The row space of \(\mathbf A\) is defined to be the column space of \(\mathbf A^\top\), and the row rank is the number of linearly independent rows of \(\mathbf A\).
Thus we can simply refer to the rank of the matrix.
2.2.3 Linear transformations
We can view an \(n\times p\) matrix \(\mathbf A\) as a linear map between two vector spaces: \[\begin{align*} \mathbf A: \;\mathbb{R}^p &\rightarrow \mathbb{R}^n\\ \mathbf x&\mapsto \mathbf A\mathbf x \end{align*}\]

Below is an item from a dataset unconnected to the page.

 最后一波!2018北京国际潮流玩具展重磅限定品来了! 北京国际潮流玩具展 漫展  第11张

The image of \(\mathbf A\) is precisely the column space of \(\mathbf A\): \[\operatorname{Im}(\mathbf A) = \{\mathbf A\mathbf x: \mathbf x\in \mathbb{R}^p\}=\mathcal{C}(\mathbf A) \subset \mathbb{R}^n\]

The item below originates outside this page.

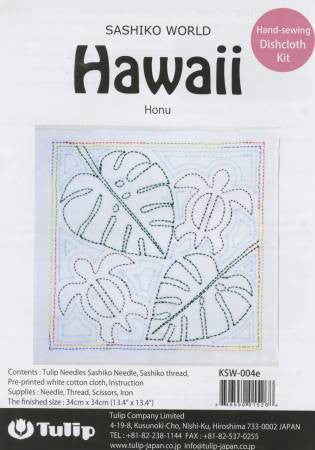 Sashiko World Hawaii Honu Kit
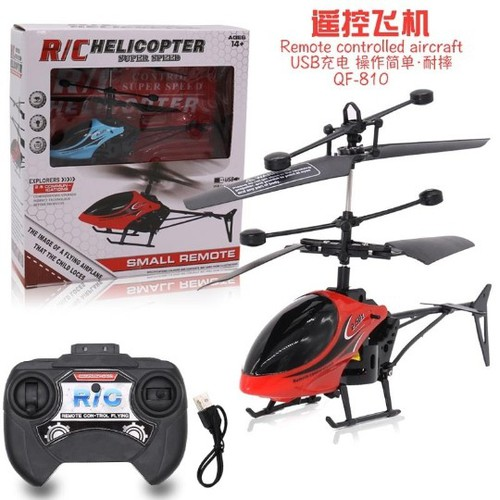 Máy bay trực thăng điều khiển từ xa Helicopter 2.5 Cha nnel QF810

The kernel of \(A\) is the set of vectors mapped to zero: \[\operatorname{Ker}(\mathbf A)=\{\mathbf x: \mathbf A\mathbf x=\boldsymbol 0\}\subset \mathbb{R}^p\] and is sometimes called the null-space of \(\mathbf A\) and denoted \(\mathcal{N}(\mathbf A)\).
If we’re thinking about matrices, then \(\dim \mathcal{C}(\mathbf A)+\dim \mathcal{N}(\mathbf A)=p\), or equivalently that
\(\operatorname{rank}(\mathbf A)+\dim \mathcal{N}(\mathbf A)=p\).
We’ve already said that the row space of \(\mathbf A\) is \(\mathcal{C}(\mathbf A^\top)\). The left-null space is \(\{\mathbf x\in \mathbb{R}^n: \mathbf x^\top \mathbf A=0\}\) or equivalently \(\{x \in \mathbb{R}^n: \mathbf A^\top \mathbf x=0\}=\mathcal{N}(\mathbf A^\top)\). And so by the rank-nullity theorem we must have \[n=\dim \mathcal{C}(\mathbf A^\top) + \dim \mathcal{N}(\mathbf A^\top)= \operatorname{rank}(\mathbf A)+\dim \operatorname{Ker}(\mathbf A^\top).\]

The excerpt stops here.